Eventually, I guess there'll be backwards compatible "pattern extractors" functionality retrofittable to existing "record-like" classes. This has been hinted at on several occasions.

  • > But ... LocalDate predated records by 6 years?

    Yes, exactly - now you're getting it. Or rather I get the feeling I failed to explain it well.

    ArrayList predates generics.

    However, ArrayList does have generics.

    That's because generics were added to the language in a 'culturally backwards compatible' way: Existing libraries (i.e. libraries that predate the introduction of generics, such as ArrayList) could modify themselves to add support for generics in a way that is backwards compatible for the library: Code written before they added it continues to work and compile fine even against the new release that added generics.

    The same principle applied to records would mean that LocalDate could have been updated to turn into a record in a way that is backwards compatible.

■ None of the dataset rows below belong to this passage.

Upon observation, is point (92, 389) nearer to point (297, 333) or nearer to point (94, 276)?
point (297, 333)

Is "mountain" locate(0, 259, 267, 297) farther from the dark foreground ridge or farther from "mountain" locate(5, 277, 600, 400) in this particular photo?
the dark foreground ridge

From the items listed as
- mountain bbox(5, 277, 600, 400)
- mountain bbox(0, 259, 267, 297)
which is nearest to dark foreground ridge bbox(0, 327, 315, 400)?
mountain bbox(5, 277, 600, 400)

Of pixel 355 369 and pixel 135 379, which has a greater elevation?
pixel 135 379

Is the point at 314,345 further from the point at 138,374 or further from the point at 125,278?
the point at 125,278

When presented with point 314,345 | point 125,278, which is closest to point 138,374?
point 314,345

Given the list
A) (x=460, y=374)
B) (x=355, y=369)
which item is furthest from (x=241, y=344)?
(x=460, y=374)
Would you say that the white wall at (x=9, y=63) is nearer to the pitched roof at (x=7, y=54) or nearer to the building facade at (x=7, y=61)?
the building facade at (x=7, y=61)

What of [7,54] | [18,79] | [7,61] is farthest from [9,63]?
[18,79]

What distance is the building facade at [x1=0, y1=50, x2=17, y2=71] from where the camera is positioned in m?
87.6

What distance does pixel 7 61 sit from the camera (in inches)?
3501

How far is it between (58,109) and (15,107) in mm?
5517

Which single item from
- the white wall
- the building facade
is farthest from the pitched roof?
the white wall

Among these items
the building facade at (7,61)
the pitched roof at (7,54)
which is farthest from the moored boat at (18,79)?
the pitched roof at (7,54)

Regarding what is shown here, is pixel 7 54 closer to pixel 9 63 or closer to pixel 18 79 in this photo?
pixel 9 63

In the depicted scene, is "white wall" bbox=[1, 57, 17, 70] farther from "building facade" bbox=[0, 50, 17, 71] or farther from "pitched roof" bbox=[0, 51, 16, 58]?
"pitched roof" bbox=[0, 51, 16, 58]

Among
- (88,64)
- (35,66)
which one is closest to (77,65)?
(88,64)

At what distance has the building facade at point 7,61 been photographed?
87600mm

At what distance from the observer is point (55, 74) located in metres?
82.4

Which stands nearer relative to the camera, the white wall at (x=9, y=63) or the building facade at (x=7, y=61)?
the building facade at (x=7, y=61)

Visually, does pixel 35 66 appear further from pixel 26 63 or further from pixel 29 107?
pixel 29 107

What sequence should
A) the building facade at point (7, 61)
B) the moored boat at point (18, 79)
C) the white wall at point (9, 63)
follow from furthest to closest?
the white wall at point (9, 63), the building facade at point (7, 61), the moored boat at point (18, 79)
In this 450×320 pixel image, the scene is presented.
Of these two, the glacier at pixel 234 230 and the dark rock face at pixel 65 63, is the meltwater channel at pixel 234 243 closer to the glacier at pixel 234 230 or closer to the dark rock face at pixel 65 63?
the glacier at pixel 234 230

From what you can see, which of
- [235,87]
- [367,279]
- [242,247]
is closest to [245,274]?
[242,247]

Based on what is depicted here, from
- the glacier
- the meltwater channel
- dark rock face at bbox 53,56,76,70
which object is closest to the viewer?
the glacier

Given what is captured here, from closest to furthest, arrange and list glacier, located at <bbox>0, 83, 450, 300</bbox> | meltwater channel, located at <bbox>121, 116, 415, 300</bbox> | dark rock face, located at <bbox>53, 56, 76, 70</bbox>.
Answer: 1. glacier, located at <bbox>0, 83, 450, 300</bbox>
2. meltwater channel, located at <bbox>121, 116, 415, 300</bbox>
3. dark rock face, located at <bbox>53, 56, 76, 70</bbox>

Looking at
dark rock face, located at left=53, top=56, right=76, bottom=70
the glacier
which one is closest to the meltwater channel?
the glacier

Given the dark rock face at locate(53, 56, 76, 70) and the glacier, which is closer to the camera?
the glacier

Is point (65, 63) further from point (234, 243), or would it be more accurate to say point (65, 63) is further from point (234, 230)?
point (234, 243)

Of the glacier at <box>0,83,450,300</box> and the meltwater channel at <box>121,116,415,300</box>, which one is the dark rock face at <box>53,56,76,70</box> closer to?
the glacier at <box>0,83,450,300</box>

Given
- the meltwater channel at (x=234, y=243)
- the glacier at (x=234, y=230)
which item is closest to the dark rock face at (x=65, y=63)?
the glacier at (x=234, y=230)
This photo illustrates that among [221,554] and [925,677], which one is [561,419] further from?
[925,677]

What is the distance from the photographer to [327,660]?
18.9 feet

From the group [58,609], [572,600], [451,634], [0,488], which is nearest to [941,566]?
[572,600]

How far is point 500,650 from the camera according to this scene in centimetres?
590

    And it really works that way.. almost. You really can take an existing class (defined with `class`) and change it into a record (defined with `record`) and all existing code continues to work just fine. However, this means all your properties now neccessarily get an accessor function that is named after the property. And that is a problem for LocalDate specifically: It already has accessors and they are named e.g. `getYear()`. Not `year()`. That means if LocalDate were to be rewritten as a record, one of two very nasty options must be chosen:

    * Break backwards compatibility: As part of upgrading code you must change all calls to `.getYear()` into calls to `.year()`. It's a total ecosystem split: Every dependency you use comes in 2 flavours, one with calls to getYear and one with year, and you must use the right ones. This is truly catastrophic.

    * Have both methods. There's year() and also getYear() and they do the same thing. Which is the lesser evil by far, but it makes very clear that LocalDate predates `record`. Contrast to ArrayList: It is not all that obvious that ArrayList predates generics. It does, but if you were to design ArrayList from scratch after generics are introduced you'd probably make the same code. Maybe the signature of `remove` would have been `remove(T)` instead of the current `remove(Object)`.

    Instead, obviously then, the best choice is to not make it a record. And that's my point: The best possible (possibly here perfection is the enemy of good, but, I'd have done it differently) way to deploy records would have included some way for localdate to turn into a record without the above dilemma.

    Perhaps simply a way to explicitly write your accessors with some marker to indicate 'dont generate the default `year()` - THIS is the accessor for it'.

    Had that feature been part of record, then LocalDate could have turned into one in a way that you can't really tell.

  • Records are great, but objects work.

    Date flat out doesn’t. We needed something in the standard library to fix that. It should’ve happened long before it did.

    • Totally agree, I was just pointing out to GP why LocalDate wasn’t a record. (Date and Calendar should never be used in new code. Note how the new date/time API doesn’t have any conversions to/from old types (Date+Calendar), they only in the opposite direction)

      Can’t wait for destructuring support for classes, though.